China ordnet den Tisch der Weltfinanzordnung neu

China ordnet den Tisch der Weltfinanzordnung neu

von Ariel Noyola Rodríguez*

Im Lauf des ersten Gipfeltreffens der AIIB, Asian Infrastructure Investment Bank, die in Bejing stattfand, haben die Chinesen ihre Absicht erkennen lassen, die weltweite Führung auf dem Gebiet der Finanzierung von Infrastruktur übernehmen zu wollen. Es ist durchaus wahrscheinlich, dass die AIIB zum Ende des Jahres mehr als 100 Länder zu ihren Mitgliedern zählen wird, was ihr ermöglichen würde, die erste Institution multilateraler Darlehen der Geschichte unter der Kontrolle der wichtigsten Schwellenländern zu sein. Unterdessen wartet man noch immer darauf, dass sie sich dazu entschliesst, den Dollar aufzugeben, weil dies die einzige Möglichkeit wäre, um endlich die US-Hegemonie auf den internationalen Finanzmärkten zu brechen.
○ ○ ○ ○ ○ ○ ○
◆ **SCHRIFTLICHE AUFGABE A**:
Gib in den Datensätzen alles von der Zeile mit „From what this“ bis hinunter zum Ende der Datensätze als JSON-Liste von Zeichenketten aus, mit einem Eintrag je Zeile. Beide Enden gehören dazu, Leerzeilen fallen weg.
○ ○ ○ ○ ○ ○ ○
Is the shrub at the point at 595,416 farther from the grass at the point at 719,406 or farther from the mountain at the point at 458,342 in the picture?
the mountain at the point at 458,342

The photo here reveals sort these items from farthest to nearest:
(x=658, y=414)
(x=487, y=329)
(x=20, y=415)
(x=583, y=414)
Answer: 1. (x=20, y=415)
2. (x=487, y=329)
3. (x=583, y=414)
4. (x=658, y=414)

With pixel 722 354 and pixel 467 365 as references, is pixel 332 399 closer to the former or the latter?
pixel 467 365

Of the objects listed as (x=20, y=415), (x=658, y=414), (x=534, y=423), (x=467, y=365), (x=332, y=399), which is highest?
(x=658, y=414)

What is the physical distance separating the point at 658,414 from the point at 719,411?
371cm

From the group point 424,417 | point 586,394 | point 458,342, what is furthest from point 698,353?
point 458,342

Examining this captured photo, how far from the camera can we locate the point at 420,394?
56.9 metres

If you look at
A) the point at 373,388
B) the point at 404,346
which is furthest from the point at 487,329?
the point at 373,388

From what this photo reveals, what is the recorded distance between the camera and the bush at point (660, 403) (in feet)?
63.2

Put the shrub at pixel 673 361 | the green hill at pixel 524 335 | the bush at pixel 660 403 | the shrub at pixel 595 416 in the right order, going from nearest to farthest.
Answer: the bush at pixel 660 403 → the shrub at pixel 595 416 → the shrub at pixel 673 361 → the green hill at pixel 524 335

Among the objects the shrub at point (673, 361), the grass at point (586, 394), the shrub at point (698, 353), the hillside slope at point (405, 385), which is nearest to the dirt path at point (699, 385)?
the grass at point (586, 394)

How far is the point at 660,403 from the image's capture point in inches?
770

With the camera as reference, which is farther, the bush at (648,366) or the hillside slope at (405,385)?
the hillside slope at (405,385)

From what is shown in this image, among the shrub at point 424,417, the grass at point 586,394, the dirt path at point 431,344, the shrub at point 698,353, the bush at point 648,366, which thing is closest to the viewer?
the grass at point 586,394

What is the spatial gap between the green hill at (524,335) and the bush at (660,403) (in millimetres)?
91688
○ ○ ○ ○ ○ ○ ○
◆ **SCHRIFTLICHE AUFGABE B**:
Drucke den Text über China und die Weltfinanzordnung vollständig und Wort für Wort ab.

◆ **ANTWORT A**:
[
  "From what this photo reveals, what is the recorded distance between the camera and the bush at point (660, 403) (in feet)?",
  "63.2",
  "Put the shrub at pixel 673 361 | the green hill at pixel 524 335 | the bush at pixel 660 403 | the shrub at pixel 595 416 in the right order, going from nearest to farthest.",
  "Answer: the bush at pixel 660 403 → the shrub at pixel 595 416 → the shrub at pixel 673 361 → the green hill at pixel 524 335",
  "Among the objects the shrub at point (673, 361), the grass at point (586, 394), the shrub at point (698, 353), the hillside slope at point (405, 385), which is nearest to the dirt path at point (699, 385)?",
  "the grass at point (586, 394)",
  "How far is the point at 660,403 from the image's capture point in inches?",
  "770",
  "With the camera as reference, which is farther, the bush at (648,366) or the hillside slope at (405,385)?",
  "the hillside slope at (405,385)",
  "From what is shown in this image, among the shrub at point 424,417, the grass at point 586,394, the dirt path at point 431,344, the shrub at point 698,353, the bush at point 648,366, which thing is closest to the viewer?",
  "the grass at point 586,394",
  "What is the spatial gap between the green hill at (524,335) and the bush at (660,403) (in millimetres)?",
  "91688"
]

◆ **ANTWORT B**:
China ordnet den Tisch der Weltfinanzordnung neu

China ordnet den Tisch der Weltfinanzordnung neu

von Ariel Noyola Rodríguez*

Im Lauf des ersten Gipfeltreffens der AIIB, Asian Infrastructure Investment Bank, die in Bejing stattfand, haben die Chinesen ihre Absicht erkennen lassen, die weltweite Führung auf dem Gebiet der Finanzierung von Infrastruktur übernehmen zu wollen. Es ist durchaus wahrscheinlich, dass die AIIB zum Ende des Jahres mehr als 100 Länder zu ihren Mitgliedern zählen wird, was ihr ermöglichen würde, die erste Institution multilateraler Darlehen der Geschichte unter der Kontrolle der wichtigsten Schwellenländern zu sein. Unterdessen wartet man noch immer darauf, dass sie sich dazu entschliesst, den Dollar aufzugeben, weil dies die einzige Möglichkeit wäre, um endlich die US-Hegemonie auf den internationalen Finanzmärkten zu brechen.